Click HERE to zoom in and explore this slide! You don't need any special password or software to view the case.


Sunday, March 18, 2018

Answer to Case 486

Answer: Dirofilaria sp., most likely D. immitis, given the location in the lung.
As Blaine pointed out, this case is unusual in that it features an adult rather than larval worm, as evidenced by the presence of reproductive organs. While it's not uncommon to see adult Dirofilaria in subcutaneous lesions (e.g. caused by D. tenuis), it's very uncommon (but not unheard of) to see adults in the lung. Some of the diagnostic features are highlighted in the image below.

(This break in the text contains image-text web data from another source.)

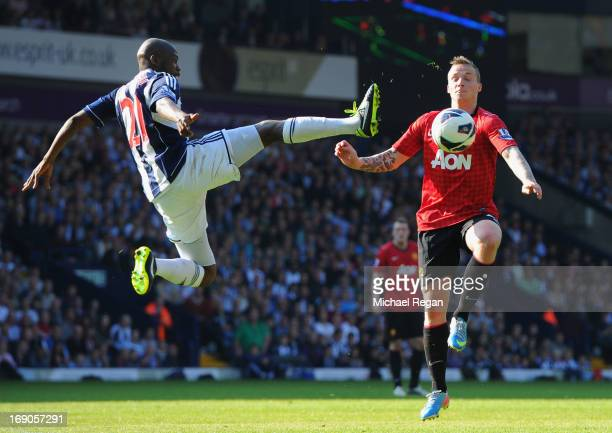 Youssuf Mulumbu of West Bromwich Albion battles with Alexander Buttner of Manchester United during the Barclays Premier League match between West...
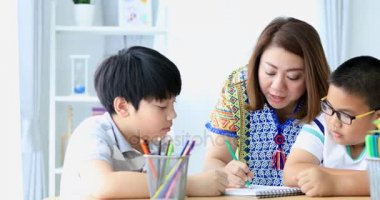 Mother and child son draws are engaged in creativity at home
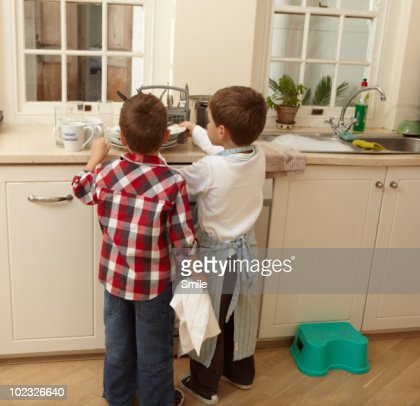 Twin boys washing the dishes after dinner : Stock Photo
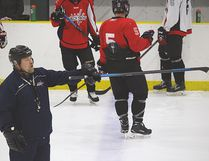 Central Plains head coach Brad Gnidziejko directs traffic during camp Tuesday night at Portage Mutual Arena in Portage la Prairie. (Brian Oliver/The Graphic)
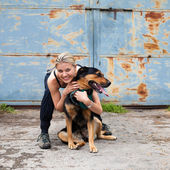 Pretty Young Girl in an Army Style Is Posing with Her Rottweiler — Stock Photo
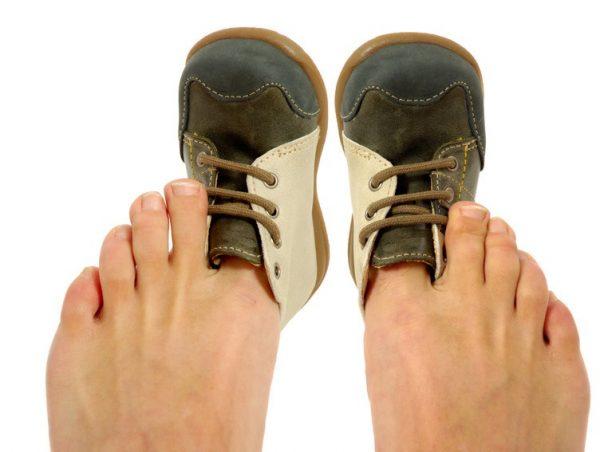 Большие пальцы взрослых ног в детских ботиночках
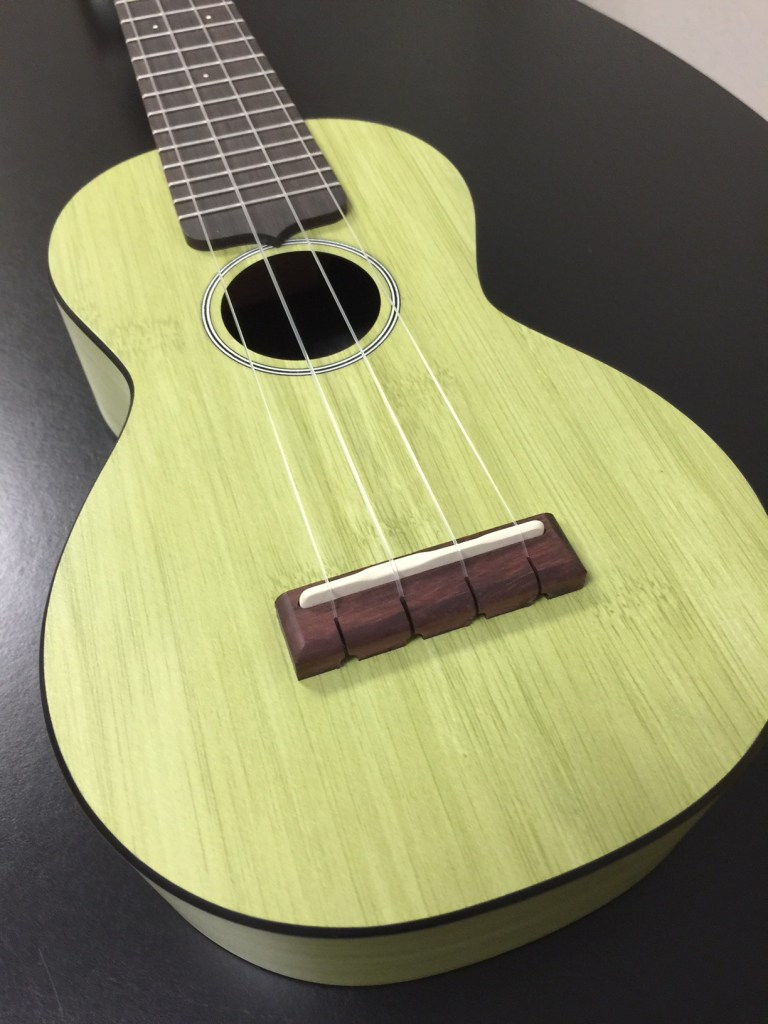 The body is made from Martin's HPL, a composite material, with Sitka spruce bracing and a bamboo-patterned finish on the top, back, sides, and headstock face.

Thanks to everyone who gave the whole slide imaging technology a 'whirl', even if histopathology is not your area of expertise.

Monday, March 12, 2018

Case of the Week 485

This week's case is donated by Dr. Luis Fernando Solórzano Álava from Ecuador. The 'patient' is not a human, but rather an Ecuadorian snail. However, the parasite shown is indeed very pathogenic to humans and has a predilection for the central nervous system.
You can also see the video HERE.

Any thoughts on its identification?

Sunday, March 11, 2018

Answer to Case 485

Answer: Angiostrongylus cantonensis,  the rat lungworm

As many of you mentioned, the clues to the identification of this parasite are the characteristic morphology of the larvae, the host (snail), and the predilection of the parasite for the human central nervous system (CNS). A. cantonensis can infect snails and slugs, which if accidentally ingested, can lead to debilitating, even fatal, eosinophilic meningitis in humans when the immature worms migrate to the CNS and die. Human infection can also be acquired through ingestion of infected paratenic hosts such as crabs and fresh water shrimp, and may potentially be acquired through ingestion slug/snail slime containing L3 larvae on inadequately-washed vegetables.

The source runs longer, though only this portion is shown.